With glitter, high energy and enthusiasm from everyone involved, Foot of the Hill’s production of Return to the Forbidden Planet is one of the most hilarious and unapologetically chaotic musicals I have seen in Durham. Set in a futuristic spaceship, Return to the Forbidden Planet is a rock ‘n roll jukebox musical loosely based on Shakespeare’s The Tempest (emphasis on loosely!).

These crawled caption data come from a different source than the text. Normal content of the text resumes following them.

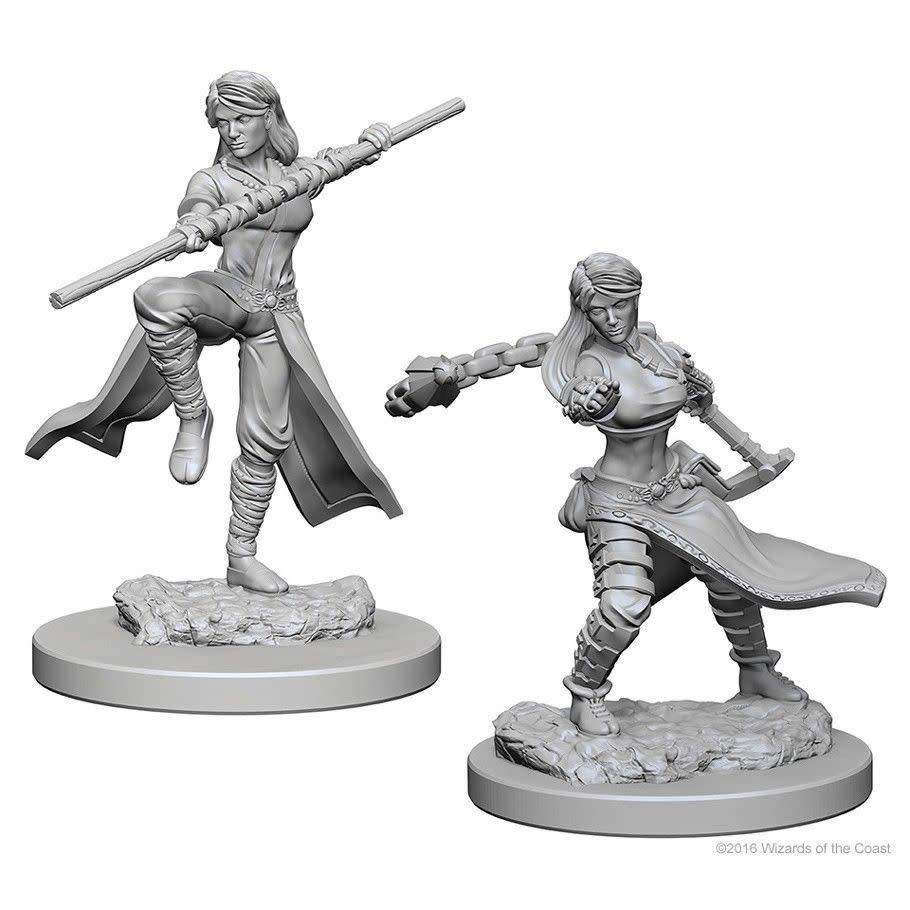 D and D Nolzur's Marvelous Miniatures -  female Wizard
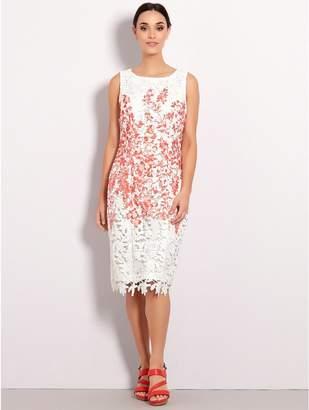 M&Co Floral lace shift dress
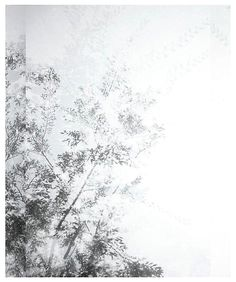 LUISA LAMBRI http://www.widewalls.ch/artist/luisa-lambri/ #contemporary #art #photography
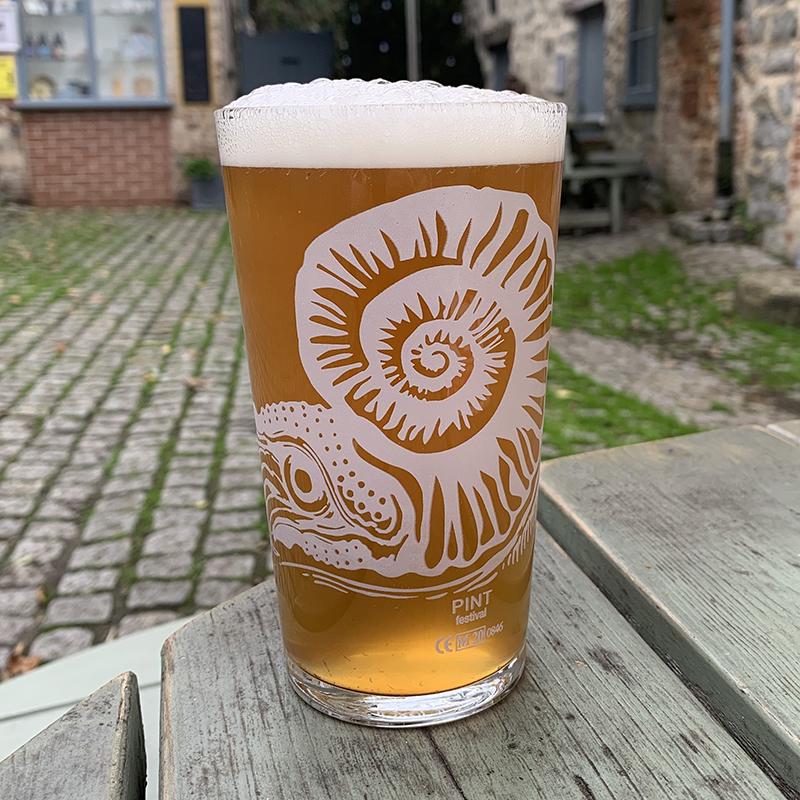 Ammonite Pint 1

As soon as the musical began the audience were greeted with improvised audience interaction, foreshadowing the madness to come! Although the immersive improvisation seemed a little hesitant at first, the cast soon warmed into it, showcasing their closeness in performing with one another. The energy and dedication of each character was exceptional, a testament to the work of the director and assistant director: Maddie Hurley and Niamh Williams, and the enjoyment the whole cast had performing was clear. Notably, Captain Tempest, played by Olga Kwan, was particularly commanding from the very beginning of the production. Kwan’s subtle facial expressions throughout the production provided the audience with a deeper insight into the character and gave a suitable air of the confidence expected from such a character. Cookie, played by Luis-Paul Gray, captured the character’s ‘hopeless romantic’ nature and nervous energy perfectly, and his characterisation never faltered no matter if he was in the spotlight or walking to the wings. Gray’s iconic knee slides whilst playing the guitar were most entertaining, prompting whooping from the entire audience every time. Scout Pemberton’s characterisation of Doctor Prospero was most impressive, with clear dedication and commitment in ensuring the scientist is presented to his full madness! I did feel the movement of the ensemble could have perhaps been structured to a greater extent, however they did a fantastic job at working together and reacting to the action on the stage.
Despite the band being in a different room, both cast and band did a brilliant job at keeping in time– a testament to all involved! Although I do think use of music during the opening improvised scene would have greatly added to the atmosphere, the music and singing throughout the rest of the production was thoroughly entertaining and was a highlight of this production. Every member of the cast blew the audience away with their vocals. I would particularly like to mention Ella Hart, playing Gloria the mysterious science officer, who left the audience wide-eyed after showcasing her vocal talent in ‘Gloria’. Alvi Lindborg-Koh’s soprano voice similarly left chills and Georgie Hubbard’s vocal decoration in ‘Teenager in Love’ was especially memorable. Anna Wollaghan’s choreography also added to the high energy atmosphere of this musical, particularly in ‘Great Balls of Fire’. It would have been great, however, to have seen more ensemble dancing!
Despite the show taking place in Mary’s dining hall, a fantastic job was done in transforming the space. The three-tiered stage was cleverly designed and decorated to immerse us into the characters’ world inside of the spaceship. The size of the stage did, however, slightly hinder the cast’s dancing and perhaps either a larger stage or fewer members of the cast dancing together would have been more appropriate. The use of the projection screen is particularly commendable and this clever addition to the production greatly added to the audience’s experience. Ned Reid’s lighting design similarly transports the audience. With the limited lighting inevitable when putting on a production in a venue such as this, Reid does an incredible job utilising it to its full potential.
In summary, this fever-dream musical is an enjoyable and entertaining end to the term. The whole cast, band and CPT should be very proud of what they’ve created, and I can’t wait to see what Foot of the Hill achieves next year!